• Prompt: Return each line of the data that follows exactly as it reads.

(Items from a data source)
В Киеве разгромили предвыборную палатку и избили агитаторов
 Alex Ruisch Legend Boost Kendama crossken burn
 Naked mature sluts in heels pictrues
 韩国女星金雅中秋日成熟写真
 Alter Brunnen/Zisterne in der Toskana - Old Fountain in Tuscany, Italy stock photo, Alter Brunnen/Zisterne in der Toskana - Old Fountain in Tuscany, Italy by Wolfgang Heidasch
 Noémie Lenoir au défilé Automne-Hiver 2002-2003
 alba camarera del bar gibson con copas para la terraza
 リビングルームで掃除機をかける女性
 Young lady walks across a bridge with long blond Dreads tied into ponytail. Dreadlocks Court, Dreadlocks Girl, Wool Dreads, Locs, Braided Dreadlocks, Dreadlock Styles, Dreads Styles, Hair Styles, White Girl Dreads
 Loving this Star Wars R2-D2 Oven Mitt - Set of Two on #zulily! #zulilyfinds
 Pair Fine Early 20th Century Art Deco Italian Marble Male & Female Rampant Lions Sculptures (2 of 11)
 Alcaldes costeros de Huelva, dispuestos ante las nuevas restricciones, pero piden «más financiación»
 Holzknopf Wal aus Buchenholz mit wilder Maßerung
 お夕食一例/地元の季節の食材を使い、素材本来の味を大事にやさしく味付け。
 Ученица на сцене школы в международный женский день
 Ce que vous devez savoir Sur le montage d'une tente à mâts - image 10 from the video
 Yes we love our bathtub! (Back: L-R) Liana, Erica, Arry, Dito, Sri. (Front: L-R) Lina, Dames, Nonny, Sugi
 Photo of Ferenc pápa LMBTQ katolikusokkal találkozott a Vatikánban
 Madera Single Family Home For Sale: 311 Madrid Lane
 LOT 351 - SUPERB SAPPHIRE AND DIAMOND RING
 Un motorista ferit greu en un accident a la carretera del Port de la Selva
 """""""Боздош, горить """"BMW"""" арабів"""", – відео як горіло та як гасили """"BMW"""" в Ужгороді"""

• Reply to the task:
В Киеве разгромили предвыборную палатку и избили агитаторов
 Alex Ruisch Legend Boost Kendama crossken burn
 Naked mature sluts in heels pictrues
 韩国女星金雅中秋日成熟写真
 Alter Brunnen/Zisterne in der Toskana - Old Fountain in Tuscany, Italy stock photo, Alter Brunnen/Zisterne in der Toskana - Old Fountain in Tuscany, Italy by Wolfgang Heidasch
 Noémie Lenoir au défilé Automne-Hiver 2002-2003
 alba camarera del bar gibson con copas para la terraza
 リビングルームで掃除機をかける女性
 Young lady walks across a bridge with long blond Dreads tied into ponytail. Dreadlocks Court, Dreadlocks Girl, Wool Dreads, Locs, Braided Dreadlocks, Dreadlock Styles, Dreads Styles, Hair Styles, White Girl Dreads
 Loving this Star Wars R2-D2 Oven Mitt - Set of Two on #zulily! #zulilyfinds
 Pair Fine Early 20th Century Art Deco Italian Marble Male & Female Rampant Lions Sculptures (2 of 11)
 Alcaldes costeros de Huelva, dispuestos ante las nuevas restricciones, pero piden «más financiación»
 Holzknopf Wal aus Buchenholz mit wilder Maßerung
 お夕食一例/地元の季節の食材を使い、素材本来の味を大事にやさしく味付け。
 Ученица на сцене школы в международный женский день
 Ce que vous devez savoir Sur le montage d'une tente à mâts - image 10 from the video
 Yes we love our bathtub! (Back: L-R) Liana, Erica, Arry, Dito, Sri. (Front: L-R) Lina, Dames, Nonny, Sugi
 Photo of Ferenc pápa LMBTQ katolikusokkal találkozott a Vatikánban
 Madera Single Family Home For Sale: 311 Madrid Lane
 LOT 351 - SUPERB SAPPHIRE AND DIAMOND RING
 Un motorista ferit greu en un accident a la carretera del Port de la Selva
 """""""Боздош, горить """"BMW"""" арабів"""", – відео як горіло та як гасили """"BMW"""" в Ужгороді"""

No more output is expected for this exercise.